Every cell phone tower includes scheduling software that decides how fast e-mails, videos, and photos flow to and from wireless gadgets. Today these schedulers are programmed, at least in part, to make sure that the most profitable Internet traffic moves along at a fast clip. But under forthcoming Federal Communications Commission (FCC) “Net neutrality” regulations, wireless carriers may have to more strongly consider something else: fairness.

“Sometimes these (wireless) schedulers are designed to maximize throughput, rather than fairness,” says Dipankar Raychaudhuri, director of the Winlab, a mobile Internet research lab at Rutgers University. “For example, you can maximize throughput to someone who has a strong signal–favoring one user who has a high signal over another who doesn’t–so that it leads to higher revenue.”

Last week, delivering on an Obama campaign promise, FCC Chairman Julius Genachowski announced in a speech that he would propose Net neutrality regulations. Such rules would promote the Internet as a level playing field, and prohibit service providers from slowing down or blocking access to websites or applications. The actual draft rules will be released next month, but Genachowski made it clear that both wired and wireless technologies are in the crosshairs. “It is essential that the Internet itself remain open, however users reach it,” he said, adding that “how the principles apply may differ depending on the access platform or technology.”

Ensuring Net neutrality across the airwaves will be more complex though. “I don’t have a position on Net neutrality,” Raychaudhuri adds, “but this would be quite an interesting technical problem to try and solve.”

The complexity of the situation is illustrated by a recent flare-up in the wireless space. The FCC is investigating a claim by Google that its Google Voice application was unfairly rejected from Apple’s iPhone App Store. AT&T, which provides iPhone service, shot back in a letter to the FCC that Google’s voice application blocks calls to some rural areas where it would be more expensive for Google to connect.

It’s not clear yet whether Google Voice–which bridges both Internet and landline connections–would be considered in violation of any existing regulation. Because while traditional phone companies are barred by regulation from blocking calls to far-flung exchanges, Internet telephony applications do not yet face such regulation.

As any cell phone user knows, quality of service depends on how close the nearest cell towers are, how many other people are using the network, and a host of other factors. Already, the number of iPhones in service is causing traffic congestion on AT&T’s network, and “this will happen to all of the operators as smart phones and data traffic grows very rapidly,” says Raychaudhuri.

Exercise 1 ::
Using the Net neutrality text, answer each question on its own line.
(a) Who directs the Winlab, and at which university is it located?
(b) According to AT&T's letter to the FCC, what does Google's voice application block?
(c) When will the actual draft rules be released?
Exercise 2 ::
Write out the passage of the Net neutrality text from "Ensuring Net neutrality" to "Google to connect.", keeping every word and punctuation mark unchanged.
The entries after the text have no role in any of this.

Provided material ::
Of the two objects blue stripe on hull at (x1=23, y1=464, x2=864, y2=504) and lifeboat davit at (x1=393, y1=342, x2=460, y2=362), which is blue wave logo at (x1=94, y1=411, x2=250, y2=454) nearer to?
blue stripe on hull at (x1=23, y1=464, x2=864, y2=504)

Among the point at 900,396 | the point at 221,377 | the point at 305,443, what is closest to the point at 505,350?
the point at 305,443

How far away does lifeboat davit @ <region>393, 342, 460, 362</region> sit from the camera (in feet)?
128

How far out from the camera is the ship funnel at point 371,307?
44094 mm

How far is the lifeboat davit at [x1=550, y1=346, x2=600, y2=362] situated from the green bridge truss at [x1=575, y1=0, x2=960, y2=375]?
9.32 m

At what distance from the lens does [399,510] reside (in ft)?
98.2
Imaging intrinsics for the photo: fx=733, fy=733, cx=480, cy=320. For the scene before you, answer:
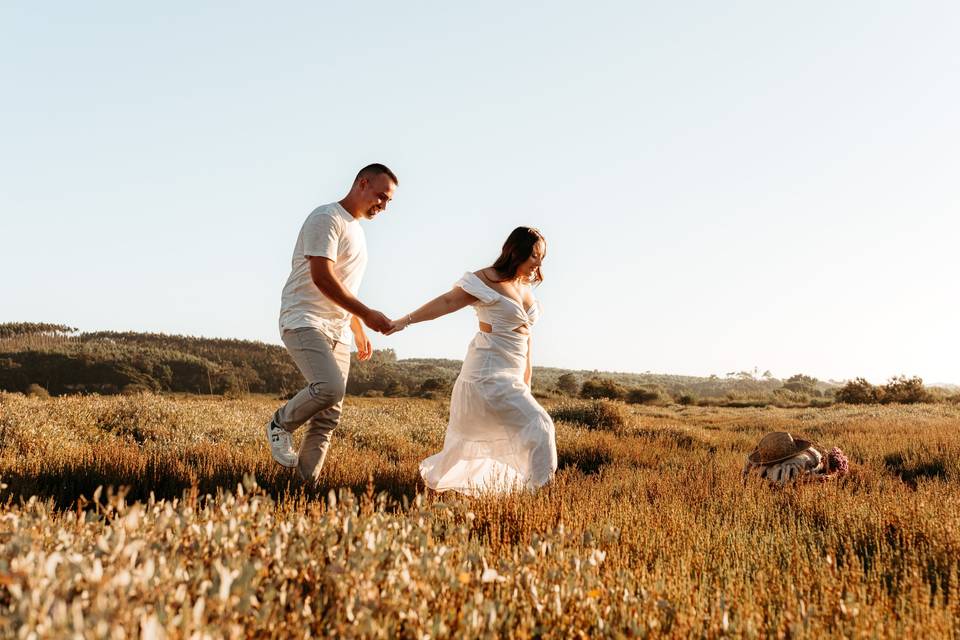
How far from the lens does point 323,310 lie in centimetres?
567

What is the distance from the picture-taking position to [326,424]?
5.88m

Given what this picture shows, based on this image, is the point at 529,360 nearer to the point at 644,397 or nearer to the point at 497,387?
the point at 497,387

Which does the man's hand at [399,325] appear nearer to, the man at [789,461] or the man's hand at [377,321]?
the man's hand at [377,321]

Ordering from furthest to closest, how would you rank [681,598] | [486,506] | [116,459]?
[116,459] → [486,506] → [681,598]

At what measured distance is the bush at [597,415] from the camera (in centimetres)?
1658

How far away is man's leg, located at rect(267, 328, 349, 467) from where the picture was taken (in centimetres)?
543

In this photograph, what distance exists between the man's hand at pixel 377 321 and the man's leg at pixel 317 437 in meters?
0.28

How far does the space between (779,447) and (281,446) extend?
5106 millimetres

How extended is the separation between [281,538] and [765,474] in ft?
20.8

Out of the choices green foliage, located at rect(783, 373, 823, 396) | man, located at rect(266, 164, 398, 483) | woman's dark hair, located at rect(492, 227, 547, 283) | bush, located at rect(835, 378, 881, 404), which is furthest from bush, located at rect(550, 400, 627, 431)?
green foliage, located at rect(783, 373, 823, 396)

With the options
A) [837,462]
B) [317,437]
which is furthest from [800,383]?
[317,437]

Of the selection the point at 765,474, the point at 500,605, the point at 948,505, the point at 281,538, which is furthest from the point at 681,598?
the point at 765,474

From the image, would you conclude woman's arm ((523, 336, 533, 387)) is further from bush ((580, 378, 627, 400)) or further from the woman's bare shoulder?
bush ((580, 378, 627, 400))

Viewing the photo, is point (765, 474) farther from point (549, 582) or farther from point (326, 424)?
point (549, 582)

Final answer 1 ::
(a) Dipankar Raychaudhuri directs it, at Rutgers University.
(b) It blocks calls to some rural areas where it would be more expensive for Google to connect.
(c) They will be released next month.

Final answer 2 ::
Ensuring Net neutrality across the airwaves will be more complex though. “I don’t have a position on Net neutrality,” Raychaudhuri adds, “but this would be quite an interesting technical problem to try and solve.”

The complexity of the situation is illustrated by a recent flare-up in the wireless space. The FCC is investigating a claim by Google that its Google Voice application was unfairly rejected from Apple’s iPhone App Store. AT&T, which provides iPhone service, shot back in a letter to the FCC that Google’s voice application blocks calls to some rural areas where it would be more expensive for Google to connect.